[RFC] Create a new/redesign the existing k-nn API
Is your feature request related to a problem?
I've tried using various databases (Pinecone, Vespa, Weaviate, and Qdrant, and of course OpenSearch) for rudimentary vector search with a pure Python HTTP client (see blog post and accompanying code).
I found the OpenSearch API to be one of the easiest to use, but not the easiest, and felt like k-nn is not a 1st class citizen in OpenSearch (after all it's a plugin). Some examples of things I disliked as a new user are 1) needing to create a mapping that is knn=True, 2) having to nest k-nn queries under knn, 3) inconsistencies with the rest of OpenSearch with features such as post_filter, 4) the need for keywords such as bool and must that make the query extra verbose, and 5) required mental overhead of what features work and don't work depending on the algorithm or knn implementation (Lucene, nmslib, faiss) chosen.

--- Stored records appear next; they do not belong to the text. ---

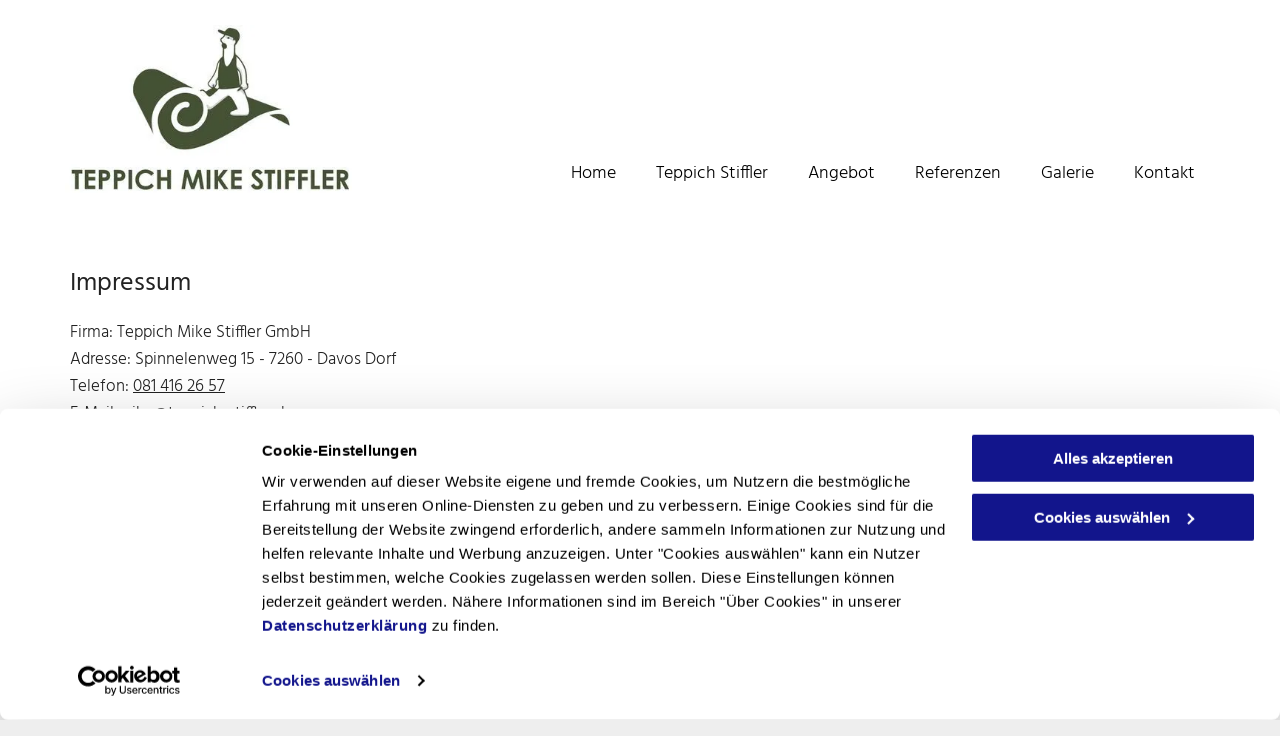

--- FILE ---
content_type: application/x-javascript
request_url: https://consentcdn.cookiebot.com/consentconfig/0a3a5f19-d829-473c-bb43-df2700a3e588/teppich-stiffler.ch/configuration.js
body_size: 154
content:
CookieConsent.configuration.tags.push({id:194261377,type:"script",tagID:"",innerHash:"",outerHash:"",tagHash:"15095617030736",url:"https://consent.cookiebot.com/uc.js",resolvedUrl:"https://consent.cookiebot.com/uc.js",cat:[1]});CookieConsent.configuration.tags.push({id:194261380,type:"script",tagID:"",innerHash:"",outerHash:"",tagHash:"13449486243247",url:"https://static.cdn-website.com/mnlt/production/6118/_dm/s/rt/dist/scripts/d-js-one-runtime-unified-desktop.min.js",resolvedUrl:"https://static.cdn-website.com/mnlt/production/6118/_dm/s/rt/dist/scripts/d-js-one-runtime-unified-desktop.min.js",cat:[1]});CookieConsent.configuration.tags.push({id:194261382,type:"script",tagID:"",innerHash:"",outerHash:"",tagHash:"7284918828511",url:"https://www.googletagmanager.com/gtag/js?id=UA-60605173-38",resolvedUrl:"https://www.googletagmanager.com/gtag/js?id=UA-60605173-38",cat:[3]});CookieConsent.configuration.tags.push({id:194261384,type:"script",tagID:"",innerHash:"",outerHash:"",tagHash:"3851411834760",url:"",resolvedUrl:"",cat:[3]});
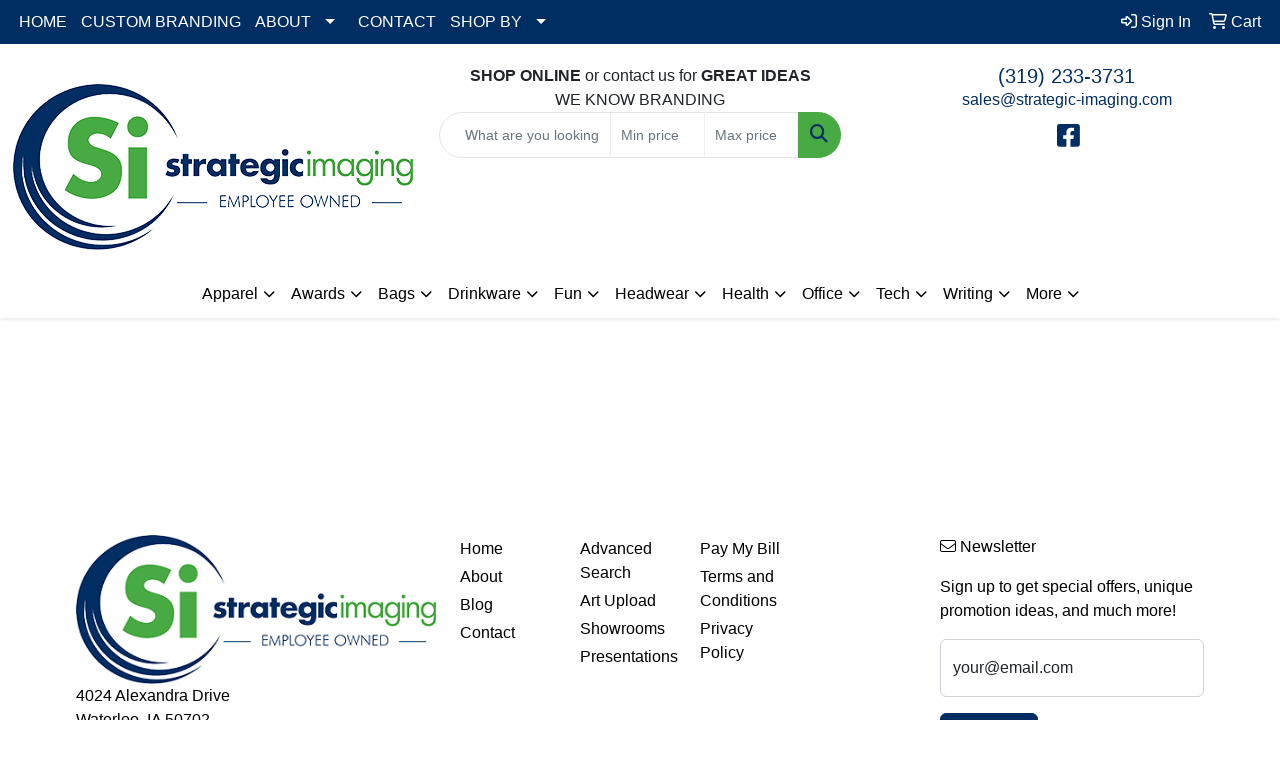

--- FILE ---
content_type: image/svg+xml
request_url: https://app.secureprivacy.ai/img-files/bb85d489-5267-47c8-b1f8-53b10fad7629.svg
body_size: -647
content:
<svg xmlns="http://www.w3.org/2000/svg" width="1" height="1"><rect width="1" height="1" fill="none" /></svg>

Are these real problems? Do you know of other problems? Looking for your feedback!
What solution would you like?
Design a brand new API that is not backwards compatible with the current k-nn API.
What alternatives have you considered?
https://github.com/opensearch-project/k-NN/issues/969: Simplify developer onboarding to k-nn (vector search)
Do you have any additional context?
A new API has some pros and cons.
Pros:
- Different from OpenSearch.
- Vector-first, ie. traditional search support secondary or none at all needed.
- Easier to get started in vector-only scenarios.
Cons:
- Not enough evidence that the problems described above are significant enough for users.
- Two APIs aren't aligned with one OpenSearch product long term.
- Duplicates functionality with an existing, stable and proven, k-NN API.
- Not backwards or forward compatible with existing k-NN API.
- Will cause users to have to migrate from simple to advanced API to use advanced features.
- Will require addition to all existing clients.